Too much choice can often paralyse our ability to actually choose. If you type in ‘butter’ into the Tesco’s online shop, you are presented with 134 buttery options. Or if cereal is more your bag, there are 266 to choose from. Not quite enough for a different one every day this year, but you know, close enough. We make hundreds of choices every day with varying impact from the food we eat to the clothes we wear, and all those cumulative decisions can become draining with a real risk of decision fatigue.


When faced with a drastically reduced list of reasons to leave our homes as part of the UK lockdown measures, it seemed like many of us decided to take up outside exercise. Overwhelming, I found the people I spoke to embracing this one freedom they had (if they could). Some who had never run a 5k in their life were now donning their trainers and running. Others were discovering parks, fields, canals, and the like, nearby for their walks or bike rides, often surprised at what was on their doorstep. People started buying more bikes, with one Australian bicycle company comparing themselves to being the new toilet roll… (bike booms are not without their warnings). The removal of a variety of exercise options, with the addition that this was one of the few reasons you could leave your home, somehow made it easier to choose to do so. Because the real decision was you either went out for an hour or so a day or you didn’t. Instead of being faced with a multitude of decisions, you had two: 1) Run, walk, or cycle? 2) When?

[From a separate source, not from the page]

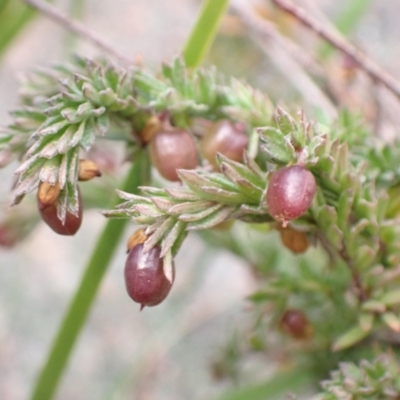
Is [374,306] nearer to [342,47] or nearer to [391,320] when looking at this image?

The ability to appreciate this freedom may also have stemmed from looking across to countries like Spain or Italy, where you were not allowed out for exercise at all, so being able to go out and run/walk/cycle, feeling that sun or wind on your face, felt like a real privilege. In the beginning, there was also the fear that our once a day allowance could be taken away, following suit of other European countries, so there was this collective feeling that we should make the most of being able to exercise outside, if we could.


Our options then increased in mid-May with UK residents now allowed unlimited outside exercise, as part of the marginal easing of the UK lockdown measures. We were given much more choice on the type of exercise we could do and we could perform it whenever took our fancy. But did this translate into us exercising outside more? If anything, I would say the opposite is true, it seemed like many of us were exercising outside less than before.


The ability to exercise outside as much as I can, doesn’t mean that I will. Is part of this because we have more choice that we actually don’t do it? Of course, when the sun is shining and it is pure picnic weather, people will be in the parks, but exercising more than once a day? Not usually. By having unlimited exercise as an option, there felt like less of an need to make the most of that once coveted outside time we had (at least for the everyday, non pro athletes among us). Yes, this is a time of global health crisis, which would have no doubt served in making those decisions in some shape or form. But even so, our actions during the earlier stages of lockdown do feel quite different to now, and I wonder if removing some of our choices did serve to help our decision making process.


It will be interesting to see what happens post lockdown. Will the reopening of gyms, fitness studios, swimming pools etc. lead us to a nation that embraces exercise more so? With other non-exercise options soon poised to combat for our attention, will the vast array of options tire us out making us choose not to do any? Or will we fall somewhere in between?

Does this mean that having less choice (and obviously under better circumstances) can be more motivating for us to actually choose? Perhaps we need to take an element of this into the new normal that will be and scale back to be able to achieve more.